Requirements —
A - Transcribe part of the blog post about the OpenEd Evangelist badge, starting at the words "OpenEd Evangelist - The" and stopping after "them to adopt the topic as an ongoing practice.".
B - Pick up the blog post about the OpenEd Evangelist badge after its last sentence and keep writing it.

Extract to read —
════════════════════
Friday, September 14, 2012

OpenEd Evangelist - The Reaction

With the course almost over, I decided to undertake the OpenEd Evangelism badge.

The requirements for the OpenEd Evangelist badge are:

OpenEd Evangelist (Journeyman level, complete for 1 topic to earn the badge)

  • Construct an argument by which you could persuade someone to adopt the topic as an ongoing practice. Your argument should include at least five elements (kinds of evidence), with references.Write a blog post describing your argument in detail. 
  • Have a conversation with a faculty member in which you use your argument to try to persuade them to adopt the topic as an ongoing practice. 
  • Without revealing his or her identity, write a blog post describing your conversation and the reactions, responses, counterarguments, and concerns of the faculty member and announcing your intent to have completed the badge.

Here are the reactions I got from a fellow colleague (on the previous Formulation post):

I must admit that my formulation wasn't completely new to #ioe12 - I have been thinking about Open for a while now (and advocating on and off for openness in education). What #ioe12 gave me was a few more tools to argue my point ;-)

So, a while back (3 or so months ago), I was having a conversation with one of my colleagues (let's call this person Mike; Mike sounds like a generic enough name, right?).  For the past year now, I've been telling Mike that we ought to be more open as a department. At the very least we should have our syllabi be Open so that our students (and our potential students) can see exactly what our courses entail (from the 10,000 foot view that the syllabus gives you anyway).  This way students would have more information when meeting with their advisors about courses that they would like to take, and it puts them even more into the driver's seat.  Then, depending on how comfortable the faculty felt, we could work with our University's OCW team to put our materials up, or heck even offer our own MOOCs! I would be up for that! I find it very exciting to apply instructional design and educational theory in the design of a MOOC!  Think of the possibilities.
════════════════════
Data extract —
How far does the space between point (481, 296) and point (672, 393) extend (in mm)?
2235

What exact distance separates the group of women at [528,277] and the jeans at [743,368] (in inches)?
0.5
════════════════════
The results —
A -
OpenEd Evangelist - The Reaction

With the course almost over, I decided to undertake the OpenEd Evangelism badge.

The requirements for the OpenEd Evangelist badge are:

OpenEd Evangelist (Journeyman level, complete for 1 topic to earn the badge)

  • Construct an argument by which you could persuade someone to adopt the topic as an ongoing practice. Your argument should include at least five elements (kinds of evidence), with references.Write a blog post describing your argument in detail. 
  • Have a conversation with a faculty member in which you use your argument to try to persuade them to adopt the topic as an ongoing practice.

B -
All the while, I saw Mike bob his head, listening attentively and not really putting out any arguments against open.  Then it came... "what about copyright?" Mike asked?  "Aren't you exposing yourself? Can't someone take your hard work and pass it off as their own and benefit from it?"  Good points, Mike!  All this time, I had completely forgotten to mention that I license my work under a Creative Commons NC-SA-BY license.  I explained to Mike, that sure, som unscrupulous person could indeed take my work and pass it off as theirs and try to get some benefit from it; however being open means two things (well, at least two).

First, by posting to the internet, I am establishing prior art, meaning that even if someone were to try to claim copyright on my work, I could dispute such claims under prior art. The second thing, because I give people the right to have my work for free, and the ability to remix it, I have the right to ask for them to share-alike, meaning that the discipline (and I being part of the discipline) benefits from such creative remixing and re-sharing.  So my course and my students could benefit from people that modify and potentially improve upon my work.

Also, even if I had restrictive copyright on my work, if someone wanted to "steal" my work they could do so anyway. Copyright isn't a magic bullet, and even though I have my work open, I still retain copyright.  I saw Mike's head nodding pensively again. No rebuttals. I guess  I gave Mike something to think about :-)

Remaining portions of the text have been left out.